Heads-up: This post contains some dark images, but I’m letting them out in the hopes of letting some sunlight in, shining some light onto what I’m sure many struggle with.
The moment starts out mundanely enough. Standing in line for coffee at our local donut shop, I attempt to distract myself from the racks of be-sprinkled options behind the counter by giving all my attention to silent TV monitor hanging from the ceiling. Then there it is, the scrolling headline of the mid-day news about the local schoolworker accused of sexually assaulting a student with a developmental delay, and I’m real, real gone, as Van Morrison says.

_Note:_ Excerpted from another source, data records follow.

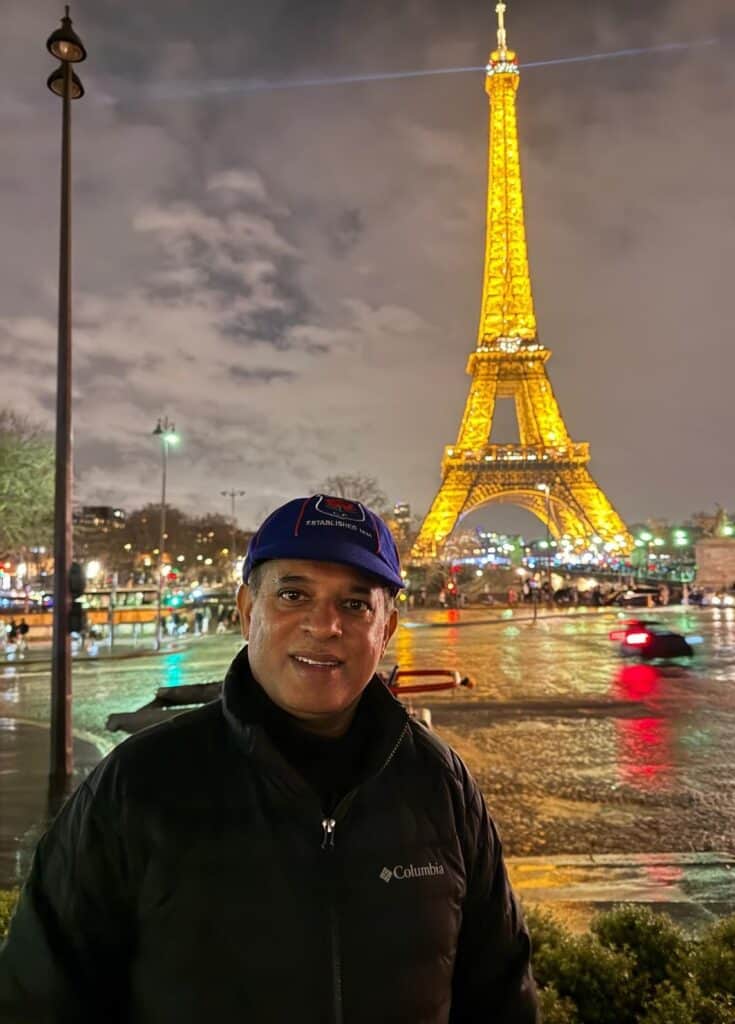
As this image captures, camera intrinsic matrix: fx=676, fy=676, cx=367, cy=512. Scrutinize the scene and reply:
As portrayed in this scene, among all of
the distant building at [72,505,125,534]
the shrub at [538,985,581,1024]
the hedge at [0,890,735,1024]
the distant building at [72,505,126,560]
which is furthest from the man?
the distant building at [72,505,125,534]

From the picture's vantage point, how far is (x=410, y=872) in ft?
5.43

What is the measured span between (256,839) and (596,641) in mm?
21019

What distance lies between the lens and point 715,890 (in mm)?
4727

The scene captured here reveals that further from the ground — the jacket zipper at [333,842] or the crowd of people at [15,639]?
the jacket zipper at [333,842]

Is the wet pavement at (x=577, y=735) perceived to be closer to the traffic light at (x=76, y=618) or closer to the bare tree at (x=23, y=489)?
the traffic light at (x=76, y=618)

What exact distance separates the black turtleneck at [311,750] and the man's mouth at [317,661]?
0.15m

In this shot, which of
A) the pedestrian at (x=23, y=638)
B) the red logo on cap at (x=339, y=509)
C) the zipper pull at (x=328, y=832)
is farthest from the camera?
the pedestrian at (x=23, y=638)

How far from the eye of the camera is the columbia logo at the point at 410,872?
162 centimetres

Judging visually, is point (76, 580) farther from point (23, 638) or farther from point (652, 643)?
point (23, 638)

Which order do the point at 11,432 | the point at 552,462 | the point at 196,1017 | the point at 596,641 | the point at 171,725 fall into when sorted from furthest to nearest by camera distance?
the point at 552,462 < the point at 11,432 < the point at 596,641 < the point at 171,725 < the point at 196,1017

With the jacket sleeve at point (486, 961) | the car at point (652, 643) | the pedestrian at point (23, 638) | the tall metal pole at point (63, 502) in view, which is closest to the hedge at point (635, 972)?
the jacket sleeve at point (486, 961)

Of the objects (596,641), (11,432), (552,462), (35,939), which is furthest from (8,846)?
(552,462)

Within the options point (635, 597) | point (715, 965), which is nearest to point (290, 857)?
point (715, 965)

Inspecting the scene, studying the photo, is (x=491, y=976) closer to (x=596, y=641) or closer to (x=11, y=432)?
(x=596, y=641)
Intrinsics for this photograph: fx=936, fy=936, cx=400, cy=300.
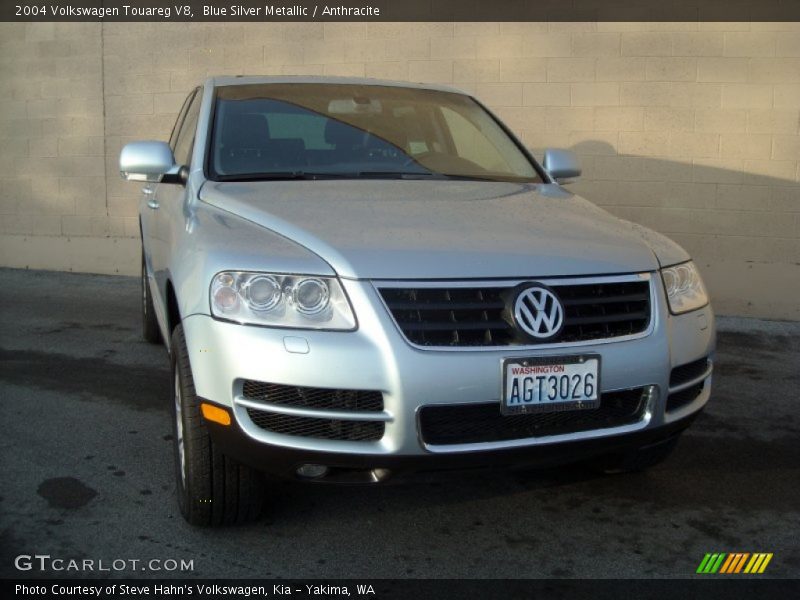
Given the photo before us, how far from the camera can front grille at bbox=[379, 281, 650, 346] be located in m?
2.85

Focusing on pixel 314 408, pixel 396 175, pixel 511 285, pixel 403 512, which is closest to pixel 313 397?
pixel 314 408

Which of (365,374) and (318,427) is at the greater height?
(365,374)

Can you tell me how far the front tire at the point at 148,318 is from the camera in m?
5.97

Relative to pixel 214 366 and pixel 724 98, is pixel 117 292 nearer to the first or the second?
pixel 724 98

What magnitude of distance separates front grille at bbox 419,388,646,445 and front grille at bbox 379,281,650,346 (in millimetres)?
205

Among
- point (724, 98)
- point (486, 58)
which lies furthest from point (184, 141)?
point (724, 98)

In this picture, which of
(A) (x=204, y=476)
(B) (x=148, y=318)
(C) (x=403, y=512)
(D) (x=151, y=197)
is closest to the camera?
(A) (x=204, y=476)

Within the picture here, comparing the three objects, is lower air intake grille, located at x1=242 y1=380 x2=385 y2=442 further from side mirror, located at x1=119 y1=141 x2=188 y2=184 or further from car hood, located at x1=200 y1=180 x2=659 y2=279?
side mirror, located at x1=119 y1=141 x2=188 y2=184

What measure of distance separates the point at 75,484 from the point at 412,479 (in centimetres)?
158

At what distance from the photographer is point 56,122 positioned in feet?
32.4

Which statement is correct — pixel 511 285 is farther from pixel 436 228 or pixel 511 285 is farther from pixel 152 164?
pixel 152 164

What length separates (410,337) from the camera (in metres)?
2.83

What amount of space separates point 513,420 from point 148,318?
3876 millimetres
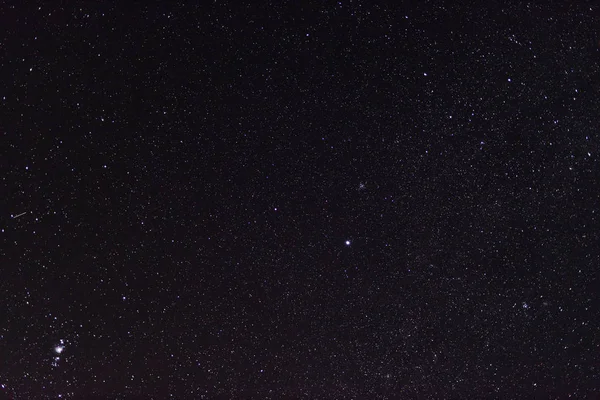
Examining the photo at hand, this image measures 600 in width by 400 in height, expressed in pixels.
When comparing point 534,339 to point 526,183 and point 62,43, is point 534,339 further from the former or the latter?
point 62,43

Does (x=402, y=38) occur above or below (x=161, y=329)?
above

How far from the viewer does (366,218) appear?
2.11 ft

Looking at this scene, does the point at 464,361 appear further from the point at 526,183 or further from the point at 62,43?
the point at 62,43

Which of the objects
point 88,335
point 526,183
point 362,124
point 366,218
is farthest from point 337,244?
point 88,335

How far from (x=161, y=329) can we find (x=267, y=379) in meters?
0.17

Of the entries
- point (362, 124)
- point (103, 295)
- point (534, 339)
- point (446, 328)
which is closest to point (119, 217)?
point (103, 295)

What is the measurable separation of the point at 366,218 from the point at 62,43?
0.49 m

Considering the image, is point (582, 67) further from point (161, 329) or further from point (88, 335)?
point (88, 335)

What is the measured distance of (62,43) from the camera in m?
0.65

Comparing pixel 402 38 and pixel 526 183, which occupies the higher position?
pixel 402 38

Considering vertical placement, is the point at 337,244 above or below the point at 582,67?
below

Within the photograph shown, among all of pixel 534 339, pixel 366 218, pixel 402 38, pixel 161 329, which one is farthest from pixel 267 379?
pixel 402 38

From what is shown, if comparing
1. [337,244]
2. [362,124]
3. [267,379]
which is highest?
[362,124]

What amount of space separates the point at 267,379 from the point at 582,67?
2.02 feet
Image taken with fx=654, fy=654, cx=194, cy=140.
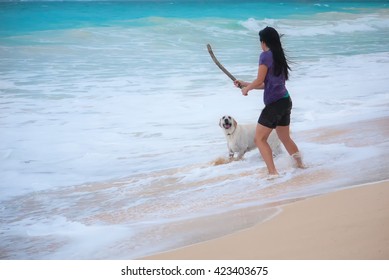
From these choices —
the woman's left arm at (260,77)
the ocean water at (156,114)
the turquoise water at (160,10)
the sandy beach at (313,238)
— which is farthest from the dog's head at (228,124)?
the turquoise water at (160,10)

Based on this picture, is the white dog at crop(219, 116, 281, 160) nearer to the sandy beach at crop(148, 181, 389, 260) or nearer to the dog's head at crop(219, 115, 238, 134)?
the dog's head at crop(219, 115, 238, 134)

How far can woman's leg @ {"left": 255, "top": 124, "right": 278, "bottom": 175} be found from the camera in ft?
13.6

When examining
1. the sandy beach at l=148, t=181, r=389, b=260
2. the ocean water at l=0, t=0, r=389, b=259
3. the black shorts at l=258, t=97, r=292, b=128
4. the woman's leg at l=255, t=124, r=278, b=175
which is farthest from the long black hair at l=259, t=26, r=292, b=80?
the sandy beach at l=148, t=181, r=389, b=260

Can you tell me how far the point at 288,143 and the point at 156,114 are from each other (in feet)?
4.37

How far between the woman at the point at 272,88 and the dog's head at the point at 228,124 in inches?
20.5

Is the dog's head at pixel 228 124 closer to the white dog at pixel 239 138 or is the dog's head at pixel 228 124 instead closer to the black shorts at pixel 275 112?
the white dog at pixel 239 138

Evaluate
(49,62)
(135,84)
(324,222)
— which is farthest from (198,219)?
(49,62)

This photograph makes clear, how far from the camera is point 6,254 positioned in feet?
11.7

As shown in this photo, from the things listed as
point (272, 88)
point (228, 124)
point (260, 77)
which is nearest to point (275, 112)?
point (272, 88)

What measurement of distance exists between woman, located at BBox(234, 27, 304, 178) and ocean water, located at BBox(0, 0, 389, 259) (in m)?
0.26

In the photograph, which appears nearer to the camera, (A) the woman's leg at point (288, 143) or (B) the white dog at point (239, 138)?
(A) the woman's leg at point (288, 143)

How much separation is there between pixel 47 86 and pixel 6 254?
2.02 meters

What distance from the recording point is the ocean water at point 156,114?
383cm
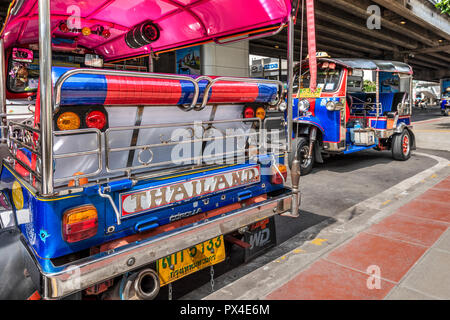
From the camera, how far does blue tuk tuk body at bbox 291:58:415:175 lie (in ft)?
25.9

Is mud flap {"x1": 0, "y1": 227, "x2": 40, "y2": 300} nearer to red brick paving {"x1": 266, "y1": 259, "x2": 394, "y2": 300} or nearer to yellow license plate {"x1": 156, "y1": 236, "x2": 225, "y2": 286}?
yellow license plate {"x1": 156, "y1": 236, "x2": 225, "y2": 286}

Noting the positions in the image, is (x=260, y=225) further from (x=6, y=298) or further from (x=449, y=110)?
(x=449, y=110)

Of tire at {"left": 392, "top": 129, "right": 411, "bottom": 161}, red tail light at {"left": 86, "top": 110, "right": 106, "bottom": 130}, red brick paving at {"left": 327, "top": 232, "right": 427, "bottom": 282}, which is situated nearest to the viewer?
red tail light at {"left": 86, "top": 110, "right": 106, "bottom": 130}

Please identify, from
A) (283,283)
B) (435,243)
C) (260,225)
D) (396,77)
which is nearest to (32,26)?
(260,225)

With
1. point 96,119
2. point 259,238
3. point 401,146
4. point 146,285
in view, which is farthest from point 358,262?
point 401,146

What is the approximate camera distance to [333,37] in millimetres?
21797

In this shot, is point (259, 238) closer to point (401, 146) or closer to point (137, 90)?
point (137, 90)

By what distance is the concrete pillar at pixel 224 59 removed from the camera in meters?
14.8

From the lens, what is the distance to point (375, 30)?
19.9 m

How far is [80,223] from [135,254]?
433 millimetres

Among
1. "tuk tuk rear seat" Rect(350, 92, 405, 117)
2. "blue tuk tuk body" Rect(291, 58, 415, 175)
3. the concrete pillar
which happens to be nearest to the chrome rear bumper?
"blue tuk tuk body" Rect(291, 58, 415, 175)

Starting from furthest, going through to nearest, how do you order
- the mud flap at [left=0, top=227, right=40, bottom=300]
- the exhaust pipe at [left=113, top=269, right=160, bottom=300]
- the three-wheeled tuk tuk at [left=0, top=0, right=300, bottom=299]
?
1. the mud flap at [left=0, top=227, right=40, bottom=300]
2. the exhaust pipe at [left=113, top=269, right=160, bottom=300]
3. the three-wheeled tuk tuk at [left=0, top=0, right=300, bottom=299]

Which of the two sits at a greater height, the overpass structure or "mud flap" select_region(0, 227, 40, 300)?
the overpass structure

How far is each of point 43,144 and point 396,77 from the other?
34.3 feet
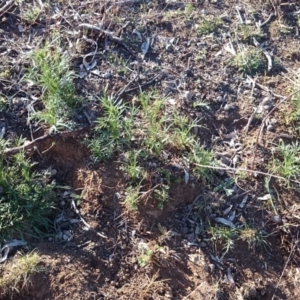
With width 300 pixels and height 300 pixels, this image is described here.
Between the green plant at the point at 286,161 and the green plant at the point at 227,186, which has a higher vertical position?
the green plant at the point at 286,161

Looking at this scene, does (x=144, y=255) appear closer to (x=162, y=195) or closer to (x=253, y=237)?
(x=162, y=195)

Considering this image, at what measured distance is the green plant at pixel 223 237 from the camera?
2867 millimetres

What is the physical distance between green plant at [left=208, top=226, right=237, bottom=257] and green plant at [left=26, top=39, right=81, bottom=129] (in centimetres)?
111

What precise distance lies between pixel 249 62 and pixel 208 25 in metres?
0.44

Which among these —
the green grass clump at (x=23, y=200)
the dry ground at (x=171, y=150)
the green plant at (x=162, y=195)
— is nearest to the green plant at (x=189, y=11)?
the dry ground at (x=171, y=150)

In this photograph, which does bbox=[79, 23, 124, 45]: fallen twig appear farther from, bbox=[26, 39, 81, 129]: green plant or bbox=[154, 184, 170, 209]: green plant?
bbox=[154, 184, 170, 209]: green plant

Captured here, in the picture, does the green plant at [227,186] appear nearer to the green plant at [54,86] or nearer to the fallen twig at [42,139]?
the fallen twig at [42,139]

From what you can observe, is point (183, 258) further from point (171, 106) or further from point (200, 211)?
point (171, 106)

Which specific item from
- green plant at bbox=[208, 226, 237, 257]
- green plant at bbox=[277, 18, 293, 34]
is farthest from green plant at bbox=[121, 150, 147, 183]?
green plant at bbox=[277, 18, 293, 34]

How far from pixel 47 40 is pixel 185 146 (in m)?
1.28

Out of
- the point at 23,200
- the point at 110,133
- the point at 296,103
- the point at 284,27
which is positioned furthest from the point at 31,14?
the point at 296,103

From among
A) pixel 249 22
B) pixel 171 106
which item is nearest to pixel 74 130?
pixel 171 106

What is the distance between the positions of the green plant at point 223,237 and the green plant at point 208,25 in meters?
1.53

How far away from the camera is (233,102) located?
11.2 ft
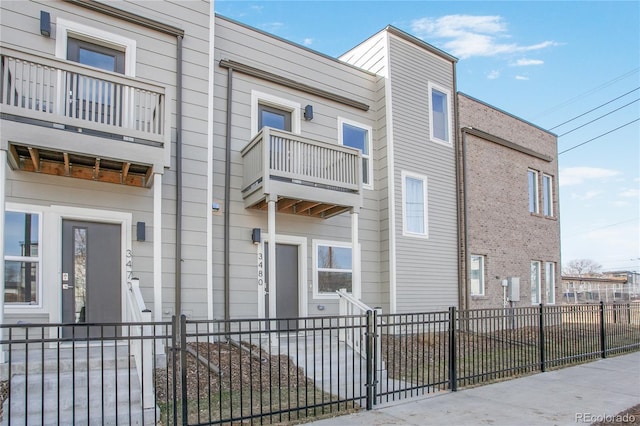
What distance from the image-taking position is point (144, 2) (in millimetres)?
8602

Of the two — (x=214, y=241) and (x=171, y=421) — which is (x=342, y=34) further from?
(x=171, y=421)

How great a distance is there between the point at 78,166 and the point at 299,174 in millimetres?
3821

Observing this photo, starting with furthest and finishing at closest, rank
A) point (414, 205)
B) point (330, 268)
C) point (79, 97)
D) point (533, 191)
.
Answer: point (533, 191) < point (414, 205) < point (330, 268) < point (79, 97)

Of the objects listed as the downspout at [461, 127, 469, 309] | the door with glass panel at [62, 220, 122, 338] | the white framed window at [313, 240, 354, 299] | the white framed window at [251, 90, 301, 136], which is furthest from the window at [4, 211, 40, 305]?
the downspout at [461, 127, 469, 309]

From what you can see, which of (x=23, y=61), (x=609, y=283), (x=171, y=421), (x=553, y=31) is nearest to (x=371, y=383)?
(x=171, y=421)

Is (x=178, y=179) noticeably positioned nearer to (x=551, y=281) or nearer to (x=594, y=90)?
(x=551, y=281)

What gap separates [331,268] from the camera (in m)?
10.8

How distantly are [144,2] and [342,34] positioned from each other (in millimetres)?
6374

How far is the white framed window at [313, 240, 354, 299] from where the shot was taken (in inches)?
413

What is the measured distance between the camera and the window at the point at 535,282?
15.8 metres

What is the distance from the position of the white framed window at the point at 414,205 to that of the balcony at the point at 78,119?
657 cm

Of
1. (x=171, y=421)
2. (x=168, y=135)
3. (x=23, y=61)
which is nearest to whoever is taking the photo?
(x=171, y=421)

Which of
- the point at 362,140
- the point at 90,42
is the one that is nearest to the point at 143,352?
the point at 90,42

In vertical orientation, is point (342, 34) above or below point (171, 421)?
above
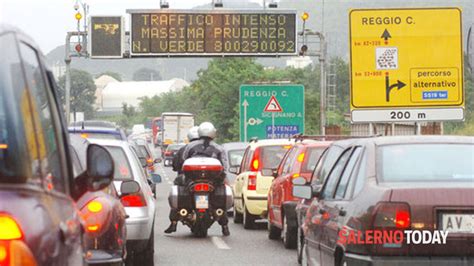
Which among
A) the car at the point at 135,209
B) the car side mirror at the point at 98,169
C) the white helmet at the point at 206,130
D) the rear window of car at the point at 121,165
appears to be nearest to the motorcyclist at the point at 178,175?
the white helmet at the point at 206,130

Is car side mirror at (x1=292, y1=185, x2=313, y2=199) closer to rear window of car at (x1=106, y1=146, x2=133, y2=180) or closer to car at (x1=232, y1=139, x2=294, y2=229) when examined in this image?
rear window of car at (x1=106, y1=146, x2=133, y2=180)

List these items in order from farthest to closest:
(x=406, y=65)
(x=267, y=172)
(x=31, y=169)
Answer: (x=406, y=65), (x=267, y=172), (x=31, y=169)

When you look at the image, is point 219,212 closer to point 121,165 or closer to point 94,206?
point 121,165

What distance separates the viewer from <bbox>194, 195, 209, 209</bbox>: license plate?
18250mm

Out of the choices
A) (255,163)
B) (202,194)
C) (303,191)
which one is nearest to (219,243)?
(202,194)

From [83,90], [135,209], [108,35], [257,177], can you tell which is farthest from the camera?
[83,90]

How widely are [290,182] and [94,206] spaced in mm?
A: 8044

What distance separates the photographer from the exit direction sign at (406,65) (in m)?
28.5

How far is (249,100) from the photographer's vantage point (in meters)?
49.1

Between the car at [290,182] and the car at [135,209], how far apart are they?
284 cm

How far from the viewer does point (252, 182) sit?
20.9m

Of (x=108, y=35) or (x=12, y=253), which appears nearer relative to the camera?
(x=12, y=253)

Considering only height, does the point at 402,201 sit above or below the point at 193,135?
below

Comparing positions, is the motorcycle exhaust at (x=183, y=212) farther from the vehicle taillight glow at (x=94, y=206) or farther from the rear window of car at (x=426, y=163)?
the rear window of car at (x=426, y=163)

An invisible hand has punched me solidly in the gut, and for the next few hours I’m walking, weak-kneed, in a terror-induced fog.
This has been happening for a while, this getting overcome by stories of abuse when I least expect them. Half-heartedly skimming down my Facebook wall, I come across a headline (courtesy of the disability organization that I apparently “Like”) about two adults with developmental disabilities who have been found locked in a basement by a couple who stole their Social Security checks. That I do not wretch is a miracle. Or in class, watching an inspirational short film about disability reform, images of neglected “students” from an institution in the 1950’s flicker by, and it’s all I can do to get myself out of the room before convulsing in tears in the hallway.
These images come when I least expect them, when I’m least prepared. They are the distillation of my very real but unspoken terror: When I am dead, who will protect my vulnerable, trusting son from abuse? (There, I said it.)
Buddhists might say that I have found my charnel ground: the above-ground sites of ancient and medieval India and the Himalayas, where corpses were left to decay naturally with the help of scavengers and the elements. It is said that the Buddha encouraged his students to meditate in charnel grounds as a way of releasing the ultimate attachment: the attachment to one’s body and to this life itself. The practice was meant to be uncomfortable and challenging. Kind of like a spiritual Tough Mudder. Get through this and all else will be a cakewalk. Not sure there’s a “getting through” this, but I would like to be able to not burst into tears in a meeting. So it could be worth practicing.
Pema Chödrön guided us through a Charnel Ground Practice when I went to her retreat this past fall. Her advice: To build your tolerance, don’t try to stay engaged for too long. For 30 seconds at most, just be with the feeling, the terror, the rage, whatever it is and then retreat. Breathe through your nose, not your mouth, which is more likely to bring the feelings up to the surface. Stroke your arm, which does something biologically to calm you down. Think about something else. Like any muscle, over straining causes injury, sometimes irreparably so, so don’t overdo it.
I think it’s working. In the past, these images were so terrorizing that it’s one of the reasons I avoided engaging with the disability world at all. I didn’t have the capacity to handle even a split-second consciousness of these possibilities. But now that I’ve taken the leap into the deep end of advocacy and activism, these stories are everywhere and there is reason to practice tolerating them. If I want to understand how to eliminate the circumstances that make these atrocities possible from happening in the first place, I have to engage.
Part of living fully and deeply means learning, if not to get comfortable with, then to at least tolerate the presence of great sorrow without turning away. Facing our deepest fears, if only for a few seconds from time to time, we can learn to be there for each other, not get carried off by our fears, and stay present and aware of what is needed of us in the moment to make things better for all.